— start of EXTRACT TO READ —

Scientists know that in order for life to exist on Mars, there has to be water. And although the red planet is covered with ancient riverbeds, it now seems to be as dry as a bone. What happened to all the water? When the Mars Polar Lander and it’s two probes reach the planet’s south pole this Friday, we may be one step closer to solving this Martian mystery.

Water, Water Everywhere and Not a Drop to Drink?

water erosion on Mars
Channels are evidence of past erosion.
image: NASA/JPL/Caltech

The possibility that water might exist on Mars was first raised in the late 1870s when Italian astronomer Giovanni Schiaparelli observed "canali," or channels, through a telescope. But when spacecraft were first sent there in the 1960s, images revealed a stark world, with not a drop of water to be found. The Viking missions in the 1970s showed signs of deep canyons, and even what appeared to be ancient lake shorelines, but still no flowing water. The search for life on our next door neighbor appeared to be fruitless.

In the 1990s however, a glimmer of hope surfaced in the form of a meteorite believed to have originated on Mars. Discovered on the Allan Hills ice field in Antarctica in 1984, the meteorite, known as ALH84001, contains what may be ancient fossils of microorganisms from billions of years ago, when the Martian climate may have been much warmer and wetter. Although this conclusion is controversial, it has opened the door to a renewed search for water on Mars.

Today, Mars is too cold and its atmosphere is too thin to have liquid water on its surface, but that wasn’t always the case. It may have been much warmer at one time, or water trapped beneath the surface may have been periodically released. In either scenario, the Martian climate changed a great deal—either abruptly or gradually—and scientists believe its water was either lost to space, absorbed by the surface, or both. The Mars Polar Lander may very well help scientists piece together the planet’s climate history.

How Do You Get Beneath the Surface?

Deep Space 2 animated illustration
Mars Microprobe Mission Flipbook by Russell Crotty.
image: NASA/JPL/Caltech

As the Mars Polar Lander makes its careful descent to the Martian surface on December 3, two tiny passengers, called microprobes, will take a very different approach. About 10 minutes before the Lander touches down, the Deep Space 2 probes, which are not much bigger than softballs, will slam into the south pole at 400 miles per hour. "Probably the most exciting thing about Deep Space 2 is that it’s only a protective shell to carry us into the atmosphere," says Sue Smrekar, project scientist at NASA’s Jet Propulsion Lab. "We have no rockets, parachutes, airbags, nothing like that to slow us down, so we [just] hit the ground.... Think of getting your laptop to work after running into a wall at 400 miles per hour."

— end of EXTRACT TO READ —

EXERCISE 1 ▸ Translate this sentence from the article on water on Mars into Spanish: "The search for life on our next door neighbor appeared to be fruitless."

— start of RECORDS FOR THE EXERCISE —

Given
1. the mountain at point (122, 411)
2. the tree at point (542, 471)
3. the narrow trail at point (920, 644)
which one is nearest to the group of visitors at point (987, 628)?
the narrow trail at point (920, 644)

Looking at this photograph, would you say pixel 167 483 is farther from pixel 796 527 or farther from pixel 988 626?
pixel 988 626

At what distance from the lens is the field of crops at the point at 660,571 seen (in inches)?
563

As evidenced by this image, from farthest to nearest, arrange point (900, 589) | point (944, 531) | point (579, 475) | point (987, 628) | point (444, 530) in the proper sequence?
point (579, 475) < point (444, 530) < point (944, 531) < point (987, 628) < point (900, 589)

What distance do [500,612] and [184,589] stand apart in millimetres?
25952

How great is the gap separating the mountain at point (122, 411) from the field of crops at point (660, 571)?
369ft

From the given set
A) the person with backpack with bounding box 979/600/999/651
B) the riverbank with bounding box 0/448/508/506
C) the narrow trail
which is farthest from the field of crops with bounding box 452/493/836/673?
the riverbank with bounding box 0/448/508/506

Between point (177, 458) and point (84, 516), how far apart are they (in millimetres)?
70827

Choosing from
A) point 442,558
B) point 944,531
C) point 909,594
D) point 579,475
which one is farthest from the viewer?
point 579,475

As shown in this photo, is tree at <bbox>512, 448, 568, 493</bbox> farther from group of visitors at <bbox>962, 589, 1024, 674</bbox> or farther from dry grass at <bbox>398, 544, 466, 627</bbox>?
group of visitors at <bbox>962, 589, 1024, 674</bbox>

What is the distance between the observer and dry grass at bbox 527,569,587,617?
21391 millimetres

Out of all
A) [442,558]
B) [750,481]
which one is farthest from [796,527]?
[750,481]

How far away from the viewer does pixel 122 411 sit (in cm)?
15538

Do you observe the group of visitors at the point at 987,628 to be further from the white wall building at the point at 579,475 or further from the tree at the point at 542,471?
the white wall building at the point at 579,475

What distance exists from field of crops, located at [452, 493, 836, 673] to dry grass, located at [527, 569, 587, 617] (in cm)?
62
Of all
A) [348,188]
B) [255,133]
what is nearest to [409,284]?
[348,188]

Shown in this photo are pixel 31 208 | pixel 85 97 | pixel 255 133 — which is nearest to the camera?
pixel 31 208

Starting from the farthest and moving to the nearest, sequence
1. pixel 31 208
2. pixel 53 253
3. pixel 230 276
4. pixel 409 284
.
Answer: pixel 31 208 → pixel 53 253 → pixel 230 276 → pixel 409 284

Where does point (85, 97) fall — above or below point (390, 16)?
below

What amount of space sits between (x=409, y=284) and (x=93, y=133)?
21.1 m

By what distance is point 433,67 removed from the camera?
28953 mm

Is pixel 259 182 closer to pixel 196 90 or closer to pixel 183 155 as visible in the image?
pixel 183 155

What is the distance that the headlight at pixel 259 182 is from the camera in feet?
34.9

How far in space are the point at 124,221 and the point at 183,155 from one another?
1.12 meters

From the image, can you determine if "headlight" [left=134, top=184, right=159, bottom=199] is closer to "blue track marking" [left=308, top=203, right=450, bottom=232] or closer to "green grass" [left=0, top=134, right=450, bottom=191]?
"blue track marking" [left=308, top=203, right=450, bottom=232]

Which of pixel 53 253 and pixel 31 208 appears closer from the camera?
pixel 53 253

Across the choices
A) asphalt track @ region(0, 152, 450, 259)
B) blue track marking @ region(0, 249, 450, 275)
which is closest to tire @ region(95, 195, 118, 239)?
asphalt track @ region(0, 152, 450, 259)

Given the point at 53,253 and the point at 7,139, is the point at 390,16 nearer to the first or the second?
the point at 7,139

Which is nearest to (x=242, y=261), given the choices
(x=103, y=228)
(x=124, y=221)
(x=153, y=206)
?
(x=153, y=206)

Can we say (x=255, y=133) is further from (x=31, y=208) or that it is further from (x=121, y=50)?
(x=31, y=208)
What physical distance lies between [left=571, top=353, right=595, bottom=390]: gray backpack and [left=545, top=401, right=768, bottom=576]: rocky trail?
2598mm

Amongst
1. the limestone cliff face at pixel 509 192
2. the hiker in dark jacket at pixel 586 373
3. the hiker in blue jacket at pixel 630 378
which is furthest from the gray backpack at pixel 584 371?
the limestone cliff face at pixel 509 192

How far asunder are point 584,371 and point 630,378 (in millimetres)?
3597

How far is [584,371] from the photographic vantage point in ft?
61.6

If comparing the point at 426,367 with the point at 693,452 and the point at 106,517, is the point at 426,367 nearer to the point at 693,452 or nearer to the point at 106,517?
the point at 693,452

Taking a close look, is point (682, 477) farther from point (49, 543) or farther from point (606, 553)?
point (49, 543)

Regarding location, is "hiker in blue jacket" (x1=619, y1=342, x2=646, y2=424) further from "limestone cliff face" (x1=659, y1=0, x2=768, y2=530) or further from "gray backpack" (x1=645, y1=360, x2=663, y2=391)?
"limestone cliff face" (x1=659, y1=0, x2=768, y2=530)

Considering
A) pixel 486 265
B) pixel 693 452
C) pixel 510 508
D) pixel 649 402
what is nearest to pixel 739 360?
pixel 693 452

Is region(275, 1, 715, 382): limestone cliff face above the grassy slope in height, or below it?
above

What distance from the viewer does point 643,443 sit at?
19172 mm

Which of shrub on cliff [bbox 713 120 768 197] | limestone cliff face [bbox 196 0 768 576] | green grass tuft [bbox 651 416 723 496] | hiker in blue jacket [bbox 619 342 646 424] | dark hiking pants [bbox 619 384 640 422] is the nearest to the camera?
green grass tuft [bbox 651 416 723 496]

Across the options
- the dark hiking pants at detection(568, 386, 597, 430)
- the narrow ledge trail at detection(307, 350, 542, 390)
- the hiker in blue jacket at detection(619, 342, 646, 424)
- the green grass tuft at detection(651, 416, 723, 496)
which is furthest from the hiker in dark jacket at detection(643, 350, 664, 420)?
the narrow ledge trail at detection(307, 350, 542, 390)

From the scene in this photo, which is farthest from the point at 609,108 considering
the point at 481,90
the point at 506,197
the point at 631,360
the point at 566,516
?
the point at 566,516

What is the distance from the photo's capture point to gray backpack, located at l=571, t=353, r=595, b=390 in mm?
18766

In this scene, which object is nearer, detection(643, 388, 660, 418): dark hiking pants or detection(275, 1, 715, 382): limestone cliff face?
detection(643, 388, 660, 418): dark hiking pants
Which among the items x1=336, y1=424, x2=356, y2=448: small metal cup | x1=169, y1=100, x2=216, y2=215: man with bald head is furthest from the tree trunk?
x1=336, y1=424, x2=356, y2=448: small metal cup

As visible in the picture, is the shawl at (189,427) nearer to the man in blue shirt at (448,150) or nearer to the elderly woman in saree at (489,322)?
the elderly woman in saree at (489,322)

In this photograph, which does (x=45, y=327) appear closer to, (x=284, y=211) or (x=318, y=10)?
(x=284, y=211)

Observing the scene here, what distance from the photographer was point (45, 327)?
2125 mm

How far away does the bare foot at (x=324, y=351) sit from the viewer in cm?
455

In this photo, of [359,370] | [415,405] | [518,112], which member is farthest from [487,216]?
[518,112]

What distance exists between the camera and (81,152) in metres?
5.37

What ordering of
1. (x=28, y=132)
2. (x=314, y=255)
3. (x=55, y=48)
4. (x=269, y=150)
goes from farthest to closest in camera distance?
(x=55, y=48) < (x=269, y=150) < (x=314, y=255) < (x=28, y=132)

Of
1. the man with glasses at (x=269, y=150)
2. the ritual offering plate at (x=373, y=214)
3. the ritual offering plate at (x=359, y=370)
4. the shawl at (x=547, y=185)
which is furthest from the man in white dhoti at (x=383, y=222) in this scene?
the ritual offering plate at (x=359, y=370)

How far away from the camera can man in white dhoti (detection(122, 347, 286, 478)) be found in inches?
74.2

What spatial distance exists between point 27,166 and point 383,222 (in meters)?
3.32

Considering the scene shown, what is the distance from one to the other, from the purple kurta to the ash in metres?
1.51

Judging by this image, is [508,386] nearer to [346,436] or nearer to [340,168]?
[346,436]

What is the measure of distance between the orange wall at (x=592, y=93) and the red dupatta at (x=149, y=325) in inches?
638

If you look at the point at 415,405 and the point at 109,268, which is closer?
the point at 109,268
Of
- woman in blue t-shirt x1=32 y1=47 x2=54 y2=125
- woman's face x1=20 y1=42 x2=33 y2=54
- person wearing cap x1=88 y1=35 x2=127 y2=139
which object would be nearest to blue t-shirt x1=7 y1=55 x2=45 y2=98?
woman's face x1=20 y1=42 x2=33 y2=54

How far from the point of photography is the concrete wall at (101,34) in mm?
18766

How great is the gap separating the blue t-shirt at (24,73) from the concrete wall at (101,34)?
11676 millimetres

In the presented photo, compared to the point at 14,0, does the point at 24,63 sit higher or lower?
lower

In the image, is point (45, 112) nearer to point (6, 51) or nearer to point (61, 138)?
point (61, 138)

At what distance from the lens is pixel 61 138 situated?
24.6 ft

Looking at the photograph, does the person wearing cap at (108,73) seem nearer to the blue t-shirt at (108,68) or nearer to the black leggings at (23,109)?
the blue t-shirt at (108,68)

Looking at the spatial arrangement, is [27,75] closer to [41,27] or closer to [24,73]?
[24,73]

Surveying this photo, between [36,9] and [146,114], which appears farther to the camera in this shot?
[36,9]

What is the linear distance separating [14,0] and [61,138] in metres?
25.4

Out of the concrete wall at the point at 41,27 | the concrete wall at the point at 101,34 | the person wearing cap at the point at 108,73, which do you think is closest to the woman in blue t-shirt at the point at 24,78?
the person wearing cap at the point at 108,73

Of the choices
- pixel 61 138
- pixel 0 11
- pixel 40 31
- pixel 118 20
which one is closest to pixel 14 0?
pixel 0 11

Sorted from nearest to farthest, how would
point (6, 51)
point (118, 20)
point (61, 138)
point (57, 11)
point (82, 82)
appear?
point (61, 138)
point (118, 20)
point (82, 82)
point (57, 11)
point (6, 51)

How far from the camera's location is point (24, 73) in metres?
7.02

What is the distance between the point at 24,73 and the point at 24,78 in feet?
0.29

— end of RECORDS FOR THE EXERCISE —

EXERCISE 2 ▸ State how many lines of the records contain the string "shawl", giving only the number.

COMPLETE OUTPUT 1 ▸ La búsqueda de vida en nuestro vecino de al lado parecía ser infructuosa.

COMPLETE OUTPUT 2 ▸ 2